Trotzdem, findet Pankraz, erstaunt der Rammbock, den man ausgewählt hat, um die AfD von vornherein von der politischen Bühne fernzuhalten. „Professorenpartei“ lautet die höhnische  Niedermachparole, auf die man sich in Sachen AfD schon geeinigt zu haben scheint. „Die beiden wichtigsten Professoren, die jemals in Deutschland Politik gemacht haben“, schreibt Müller-Vogg in seiner Kolumne, „waren Ludwig Erhard (CDU) und Karl Schiller (SPD). Als Wirtschaftsminister haben beide Beachtliches geleistet. Als Kanzler und CDU-Vorsitzender ist Erhard jedoch gescheitert. Schiller hat später als Wahlhelfer der CDU den eigenen Ruf ramponiert.“

Der eine „gescheitert“, der andere „Wahlhelfer“ (der gegnerischen Partei), aber beide als Wirtschaftsprofessoren „beachtlich“ – so kann man keine Politikgeschichte schreiben, so sollte man nicht einmal Wahlkampf machen. Zwar haben sich in den zurückliegenden Krisenjahren tatsächlich viele sogenannte Wirtschaftsexperten tief blamiert, aber gerade Erhard und Schiller hätten mit Sicherheit nicht dazugehört. Sie wußten noch zu rechnen, statt ins ideologisch Leere hineinzukalkulieren. „Genossen, laßt die Tassen im Schrank!“ (Schiller) – das hätte bei ihnen gewiß auch für die heutigen Billionenspiele gegolten.

Genau deshalb wird die AfD von offiziöser Seite ja auch so angegiftet: weil sie sichtlich in den Spuren von Erhard und Schiller, also von vernünftiger, wissenschaftsfreundlicher Wirtschafstpolitik wandelt.
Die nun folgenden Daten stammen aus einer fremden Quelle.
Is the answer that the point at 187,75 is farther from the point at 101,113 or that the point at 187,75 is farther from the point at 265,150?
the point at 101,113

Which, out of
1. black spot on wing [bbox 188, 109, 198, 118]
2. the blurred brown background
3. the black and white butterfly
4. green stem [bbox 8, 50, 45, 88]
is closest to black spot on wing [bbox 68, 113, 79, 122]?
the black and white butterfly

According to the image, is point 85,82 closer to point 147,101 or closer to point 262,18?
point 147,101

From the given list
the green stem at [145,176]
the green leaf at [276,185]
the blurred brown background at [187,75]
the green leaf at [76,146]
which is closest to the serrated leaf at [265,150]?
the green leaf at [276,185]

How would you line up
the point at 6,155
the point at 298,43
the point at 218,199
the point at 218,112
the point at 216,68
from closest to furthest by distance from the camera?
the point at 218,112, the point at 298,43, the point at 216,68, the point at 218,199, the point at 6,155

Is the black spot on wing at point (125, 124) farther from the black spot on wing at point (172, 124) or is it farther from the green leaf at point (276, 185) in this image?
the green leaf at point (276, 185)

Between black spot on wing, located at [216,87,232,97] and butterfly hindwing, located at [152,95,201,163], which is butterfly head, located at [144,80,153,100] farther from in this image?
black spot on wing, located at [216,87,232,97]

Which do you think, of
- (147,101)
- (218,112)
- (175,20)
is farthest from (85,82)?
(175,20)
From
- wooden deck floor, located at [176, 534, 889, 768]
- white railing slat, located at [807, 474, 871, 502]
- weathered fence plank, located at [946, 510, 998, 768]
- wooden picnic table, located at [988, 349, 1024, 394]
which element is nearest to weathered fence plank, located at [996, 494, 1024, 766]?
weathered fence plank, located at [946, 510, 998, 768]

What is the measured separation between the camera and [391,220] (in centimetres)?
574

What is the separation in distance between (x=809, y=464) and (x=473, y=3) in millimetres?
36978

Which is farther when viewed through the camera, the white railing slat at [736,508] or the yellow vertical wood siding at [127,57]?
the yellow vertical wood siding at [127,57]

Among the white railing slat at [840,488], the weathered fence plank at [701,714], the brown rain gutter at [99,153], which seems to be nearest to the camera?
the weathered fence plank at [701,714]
Als vor Jahr und Tag die sogenannte Piratenpartei ans Licht der Öffentlichkeit trat, war das bezeichnenderweise ganz anders, es gab nur freundliche bis begeisterte Kommentare über die neue „bloße Studentenpartei“, obwohl von Anfang an klar war, daß es sich lediglich um einen Haufen von Internet-Nerds handelte, die von nichts eine Ahnung hatten, am allerwenigsten von Wirtschaft und Finanzen.

Ob nun aber „bloße Studentenpartei“ oder „bloße Professorenpartei“ – am schlimmsten für das Land wäre à la longue das, was wir – zumindest ansatzweise – bereits haben: nämlich die „bloße Parteienpartei“, ein Regiment, das jegliche Art von Nachdenklichkeit und Geist sorgsam und planmäßig von allen Machthebeln fernhält und deren Repräsentanten zum Teil à la Müller-Vogg maliziös durch den Kakao zieht, zum anderen Teil zu schlichten „Beratern“ herabstuft, die fleißig ihre „Studien“ abzuliefern haben, an denen sich dann die wahren Politiker ausrichten können oder auch nicht.

Die Politik, predigte einst der alte Bebel, ist ein zu wichtiges Geschäft, um sie den Politikern zu überlassen. Das war natürlich ziemlich riskant. Es ist ja gar nicht so leicht zu definieren oder auch nur haltbar zu beschreiben, was Politik ist. Ist sie das Schicksal (Napoleon)? Ist sie ein ewiger Kampfplatz (Tocqueville)? Ist sie das Handeln mit Macht (Jaspers)? Feststehen dürfte nur dieses: Politik ist kein bloßes Kühemelken, einerlei ob per Hand oder mit der Melkmaschine.